- GIVEN PROBLEM -
Please reproduce the listing from its first line through the line that contains "352L327 360H353L356 356V338L342", substituting "mask_width" for "mask_w" and leaving everything else unchanged.

- INFORMATION SUPPLIED -

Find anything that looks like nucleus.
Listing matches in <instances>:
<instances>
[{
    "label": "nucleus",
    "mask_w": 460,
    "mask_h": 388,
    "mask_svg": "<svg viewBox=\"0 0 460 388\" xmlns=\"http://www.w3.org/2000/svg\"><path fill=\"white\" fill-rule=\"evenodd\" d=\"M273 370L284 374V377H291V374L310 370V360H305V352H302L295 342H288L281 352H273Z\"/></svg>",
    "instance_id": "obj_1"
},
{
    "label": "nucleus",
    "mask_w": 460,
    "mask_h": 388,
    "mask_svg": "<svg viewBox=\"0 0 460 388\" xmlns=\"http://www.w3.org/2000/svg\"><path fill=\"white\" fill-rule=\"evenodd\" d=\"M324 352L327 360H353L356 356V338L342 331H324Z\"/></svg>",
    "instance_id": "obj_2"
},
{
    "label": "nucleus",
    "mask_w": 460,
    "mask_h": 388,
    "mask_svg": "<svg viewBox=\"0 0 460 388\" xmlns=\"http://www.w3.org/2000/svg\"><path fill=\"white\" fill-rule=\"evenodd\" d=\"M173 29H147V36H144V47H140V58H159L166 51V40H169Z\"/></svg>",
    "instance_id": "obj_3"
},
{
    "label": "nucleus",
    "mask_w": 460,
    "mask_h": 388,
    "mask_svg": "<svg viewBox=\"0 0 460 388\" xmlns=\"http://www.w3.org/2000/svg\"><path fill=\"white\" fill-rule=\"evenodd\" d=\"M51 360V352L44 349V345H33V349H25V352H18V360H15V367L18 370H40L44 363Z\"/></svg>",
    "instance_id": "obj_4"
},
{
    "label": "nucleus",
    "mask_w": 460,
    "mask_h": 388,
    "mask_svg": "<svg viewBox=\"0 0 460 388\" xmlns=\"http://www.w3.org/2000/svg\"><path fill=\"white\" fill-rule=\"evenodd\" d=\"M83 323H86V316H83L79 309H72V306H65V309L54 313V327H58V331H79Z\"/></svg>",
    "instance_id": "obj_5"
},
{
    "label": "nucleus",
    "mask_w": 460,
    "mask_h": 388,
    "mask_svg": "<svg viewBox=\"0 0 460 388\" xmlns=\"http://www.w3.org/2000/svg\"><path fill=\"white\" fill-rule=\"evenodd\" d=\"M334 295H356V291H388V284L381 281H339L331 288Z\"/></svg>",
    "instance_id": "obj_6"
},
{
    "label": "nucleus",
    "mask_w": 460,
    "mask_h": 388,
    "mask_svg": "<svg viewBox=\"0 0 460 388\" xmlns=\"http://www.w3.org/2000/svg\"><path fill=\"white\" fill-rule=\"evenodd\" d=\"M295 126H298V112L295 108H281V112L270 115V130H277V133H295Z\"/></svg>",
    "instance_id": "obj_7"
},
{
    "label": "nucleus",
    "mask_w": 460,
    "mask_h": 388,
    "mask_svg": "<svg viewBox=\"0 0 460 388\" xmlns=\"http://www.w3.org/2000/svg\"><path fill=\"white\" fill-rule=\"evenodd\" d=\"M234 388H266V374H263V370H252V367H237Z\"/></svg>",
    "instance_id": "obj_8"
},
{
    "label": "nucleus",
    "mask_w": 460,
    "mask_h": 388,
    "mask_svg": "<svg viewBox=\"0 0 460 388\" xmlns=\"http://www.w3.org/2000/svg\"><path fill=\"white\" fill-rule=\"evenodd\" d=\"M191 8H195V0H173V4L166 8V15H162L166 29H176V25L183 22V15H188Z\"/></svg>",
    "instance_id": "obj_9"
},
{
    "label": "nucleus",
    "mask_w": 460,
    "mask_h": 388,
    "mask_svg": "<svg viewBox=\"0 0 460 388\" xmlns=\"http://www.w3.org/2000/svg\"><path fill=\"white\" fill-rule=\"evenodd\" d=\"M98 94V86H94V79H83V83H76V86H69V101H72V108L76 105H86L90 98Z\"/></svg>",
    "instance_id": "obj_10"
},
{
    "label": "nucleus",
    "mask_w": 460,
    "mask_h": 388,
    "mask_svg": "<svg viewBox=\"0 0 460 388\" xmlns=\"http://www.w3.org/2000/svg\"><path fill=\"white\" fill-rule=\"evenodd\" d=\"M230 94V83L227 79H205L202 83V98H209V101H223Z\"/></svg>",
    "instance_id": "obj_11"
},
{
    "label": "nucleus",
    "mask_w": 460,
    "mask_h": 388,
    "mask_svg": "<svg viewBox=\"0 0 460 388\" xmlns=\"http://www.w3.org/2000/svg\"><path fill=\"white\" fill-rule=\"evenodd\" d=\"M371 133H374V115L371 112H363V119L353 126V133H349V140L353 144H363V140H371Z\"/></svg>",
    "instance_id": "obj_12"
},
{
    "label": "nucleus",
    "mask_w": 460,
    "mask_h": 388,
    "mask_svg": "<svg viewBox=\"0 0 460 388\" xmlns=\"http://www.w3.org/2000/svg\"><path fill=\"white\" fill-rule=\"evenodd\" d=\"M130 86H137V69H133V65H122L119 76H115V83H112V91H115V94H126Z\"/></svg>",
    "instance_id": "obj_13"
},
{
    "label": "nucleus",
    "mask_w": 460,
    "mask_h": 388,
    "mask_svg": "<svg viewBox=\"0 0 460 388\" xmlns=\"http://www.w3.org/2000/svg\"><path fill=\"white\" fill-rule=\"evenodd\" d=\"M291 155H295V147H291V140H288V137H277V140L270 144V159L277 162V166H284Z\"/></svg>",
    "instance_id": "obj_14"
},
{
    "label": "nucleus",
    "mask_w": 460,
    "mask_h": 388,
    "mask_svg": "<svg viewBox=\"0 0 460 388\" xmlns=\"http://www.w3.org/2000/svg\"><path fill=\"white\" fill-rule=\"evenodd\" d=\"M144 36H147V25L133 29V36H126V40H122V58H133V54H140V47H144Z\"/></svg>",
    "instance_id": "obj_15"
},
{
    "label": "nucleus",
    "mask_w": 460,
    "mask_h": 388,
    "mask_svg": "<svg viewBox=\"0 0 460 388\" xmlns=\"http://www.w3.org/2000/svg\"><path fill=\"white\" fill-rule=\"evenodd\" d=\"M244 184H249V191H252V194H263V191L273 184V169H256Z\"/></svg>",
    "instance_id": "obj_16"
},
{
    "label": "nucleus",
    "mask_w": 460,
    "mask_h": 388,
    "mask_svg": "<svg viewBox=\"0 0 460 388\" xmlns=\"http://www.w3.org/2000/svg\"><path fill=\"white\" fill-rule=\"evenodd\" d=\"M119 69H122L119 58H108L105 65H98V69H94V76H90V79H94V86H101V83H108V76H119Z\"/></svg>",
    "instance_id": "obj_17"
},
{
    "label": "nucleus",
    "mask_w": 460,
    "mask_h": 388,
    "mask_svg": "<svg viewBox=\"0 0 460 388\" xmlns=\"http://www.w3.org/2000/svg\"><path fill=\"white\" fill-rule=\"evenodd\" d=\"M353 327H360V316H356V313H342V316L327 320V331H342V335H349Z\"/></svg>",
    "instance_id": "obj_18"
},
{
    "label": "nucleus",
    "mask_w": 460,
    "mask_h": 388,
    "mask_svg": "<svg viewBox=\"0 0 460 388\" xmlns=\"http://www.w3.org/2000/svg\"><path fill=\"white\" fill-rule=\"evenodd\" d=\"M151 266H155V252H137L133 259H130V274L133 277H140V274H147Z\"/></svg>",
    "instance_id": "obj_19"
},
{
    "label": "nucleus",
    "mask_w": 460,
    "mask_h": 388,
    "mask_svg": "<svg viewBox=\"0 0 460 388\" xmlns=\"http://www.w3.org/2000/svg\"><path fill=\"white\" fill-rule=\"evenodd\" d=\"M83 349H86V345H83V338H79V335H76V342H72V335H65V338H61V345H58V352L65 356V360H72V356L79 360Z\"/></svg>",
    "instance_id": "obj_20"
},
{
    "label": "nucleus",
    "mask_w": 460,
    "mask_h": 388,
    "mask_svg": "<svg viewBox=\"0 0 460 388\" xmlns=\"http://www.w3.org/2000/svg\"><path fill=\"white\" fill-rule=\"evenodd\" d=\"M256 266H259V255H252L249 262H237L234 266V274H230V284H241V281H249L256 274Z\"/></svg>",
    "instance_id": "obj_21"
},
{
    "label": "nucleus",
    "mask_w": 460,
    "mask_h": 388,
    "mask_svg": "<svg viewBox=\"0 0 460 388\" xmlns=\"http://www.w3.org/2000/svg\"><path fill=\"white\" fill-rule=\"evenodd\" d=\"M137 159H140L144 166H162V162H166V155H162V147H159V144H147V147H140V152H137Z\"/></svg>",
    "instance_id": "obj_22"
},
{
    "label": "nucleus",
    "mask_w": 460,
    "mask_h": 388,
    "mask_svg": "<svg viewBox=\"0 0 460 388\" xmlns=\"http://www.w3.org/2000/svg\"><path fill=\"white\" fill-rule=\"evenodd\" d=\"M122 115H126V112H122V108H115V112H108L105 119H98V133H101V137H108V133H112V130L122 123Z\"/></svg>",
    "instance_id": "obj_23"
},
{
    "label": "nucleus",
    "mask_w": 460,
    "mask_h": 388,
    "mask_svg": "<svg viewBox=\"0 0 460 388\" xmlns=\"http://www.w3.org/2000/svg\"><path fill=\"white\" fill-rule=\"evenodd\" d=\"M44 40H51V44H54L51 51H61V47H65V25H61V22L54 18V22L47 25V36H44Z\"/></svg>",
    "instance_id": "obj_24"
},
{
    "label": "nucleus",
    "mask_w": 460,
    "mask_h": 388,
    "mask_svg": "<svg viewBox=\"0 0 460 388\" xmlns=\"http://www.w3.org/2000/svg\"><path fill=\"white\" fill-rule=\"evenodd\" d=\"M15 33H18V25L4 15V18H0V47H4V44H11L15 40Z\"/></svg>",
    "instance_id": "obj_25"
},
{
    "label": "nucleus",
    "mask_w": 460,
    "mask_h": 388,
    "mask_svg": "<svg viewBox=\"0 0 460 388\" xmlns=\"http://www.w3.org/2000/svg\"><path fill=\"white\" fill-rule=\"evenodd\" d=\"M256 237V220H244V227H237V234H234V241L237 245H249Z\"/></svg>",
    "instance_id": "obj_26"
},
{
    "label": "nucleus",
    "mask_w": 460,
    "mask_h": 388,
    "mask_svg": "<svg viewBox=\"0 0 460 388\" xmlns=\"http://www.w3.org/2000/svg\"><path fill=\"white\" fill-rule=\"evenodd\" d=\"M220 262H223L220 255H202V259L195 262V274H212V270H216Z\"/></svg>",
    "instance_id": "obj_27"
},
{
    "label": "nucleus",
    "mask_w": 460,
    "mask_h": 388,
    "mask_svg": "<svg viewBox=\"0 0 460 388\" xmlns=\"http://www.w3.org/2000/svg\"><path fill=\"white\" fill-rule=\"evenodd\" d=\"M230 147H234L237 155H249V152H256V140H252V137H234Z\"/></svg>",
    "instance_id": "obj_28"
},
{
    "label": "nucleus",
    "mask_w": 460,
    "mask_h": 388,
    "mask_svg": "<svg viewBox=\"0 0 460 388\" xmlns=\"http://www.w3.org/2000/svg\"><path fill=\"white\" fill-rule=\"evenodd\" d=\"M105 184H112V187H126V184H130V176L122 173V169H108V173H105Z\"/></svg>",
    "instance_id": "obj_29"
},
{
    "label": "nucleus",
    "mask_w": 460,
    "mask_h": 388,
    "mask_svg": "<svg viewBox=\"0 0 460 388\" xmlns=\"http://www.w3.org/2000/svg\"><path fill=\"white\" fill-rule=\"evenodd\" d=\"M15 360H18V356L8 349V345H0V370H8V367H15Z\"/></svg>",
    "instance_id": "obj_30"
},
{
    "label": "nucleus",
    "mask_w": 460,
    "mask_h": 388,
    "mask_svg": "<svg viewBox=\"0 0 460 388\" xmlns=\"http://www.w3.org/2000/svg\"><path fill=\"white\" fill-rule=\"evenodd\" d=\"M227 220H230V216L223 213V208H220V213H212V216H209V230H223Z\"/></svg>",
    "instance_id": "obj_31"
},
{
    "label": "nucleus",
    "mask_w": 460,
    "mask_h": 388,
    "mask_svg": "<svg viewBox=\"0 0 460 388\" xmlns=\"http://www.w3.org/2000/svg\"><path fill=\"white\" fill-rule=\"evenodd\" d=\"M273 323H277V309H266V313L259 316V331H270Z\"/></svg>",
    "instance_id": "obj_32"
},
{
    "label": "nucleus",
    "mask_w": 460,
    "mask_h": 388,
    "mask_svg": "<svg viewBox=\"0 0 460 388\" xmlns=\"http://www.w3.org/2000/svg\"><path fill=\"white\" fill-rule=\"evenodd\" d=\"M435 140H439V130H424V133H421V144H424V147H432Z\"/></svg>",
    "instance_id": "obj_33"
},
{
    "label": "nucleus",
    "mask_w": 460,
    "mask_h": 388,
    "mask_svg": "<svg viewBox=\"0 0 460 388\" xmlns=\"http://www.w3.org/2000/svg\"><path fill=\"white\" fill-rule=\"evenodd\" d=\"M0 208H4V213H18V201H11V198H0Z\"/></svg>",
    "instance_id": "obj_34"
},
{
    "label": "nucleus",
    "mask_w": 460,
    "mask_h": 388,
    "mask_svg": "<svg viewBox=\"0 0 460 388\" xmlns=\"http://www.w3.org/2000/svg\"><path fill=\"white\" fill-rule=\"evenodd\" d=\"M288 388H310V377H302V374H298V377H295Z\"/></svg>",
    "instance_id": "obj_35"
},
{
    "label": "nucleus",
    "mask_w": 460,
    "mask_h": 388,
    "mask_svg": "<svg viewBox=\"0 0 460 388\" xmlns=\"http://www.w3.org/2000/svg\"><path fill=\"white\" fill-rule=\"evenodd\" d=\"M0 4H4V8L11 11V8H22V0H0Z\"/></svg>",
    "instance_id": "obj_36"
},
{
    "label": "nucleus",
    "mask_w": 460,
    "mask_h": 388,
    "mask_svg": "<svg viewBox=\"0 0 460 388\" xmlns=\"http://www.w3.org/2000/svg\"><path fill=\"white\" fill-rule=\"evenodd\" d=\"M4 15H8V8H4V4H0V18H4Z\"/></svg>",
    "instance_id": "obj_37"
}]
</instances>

- WRITTEN RESPONSE -
Find anything that looks like nucleus.
Listing matches in <instances>:
<instances>
[{
    "label": "nucleus",
    "mask_width": 460,
    "mask_h": 388,
    "mask_svg": "<svg viewBox=\"0 0 460 388\" xmlns=\"http://www.w3.org/2000/svg\"><path fill=\"white\" fill-rule=\"evenodd\" d=\"M273 370L284 374V377H291V374L310 370V360H305V352H302L295 342H288L281 352H273Z\"/></svg>",
    "instance_id": "obj_1"
},
{
    "label": "nucleus",
    "mask_width": 460,
    "mask_h": 388,
    "mask_svg": "<svg viewBox=\"0 0 460 388\" xmlns=\"http://www.w3.org/2000/svg\"><path fill=\"white\" fill-rule=\"evenodd\" d=\"M324 352L327 360H353L356 356V338L342 331H324Z\"/></svg>",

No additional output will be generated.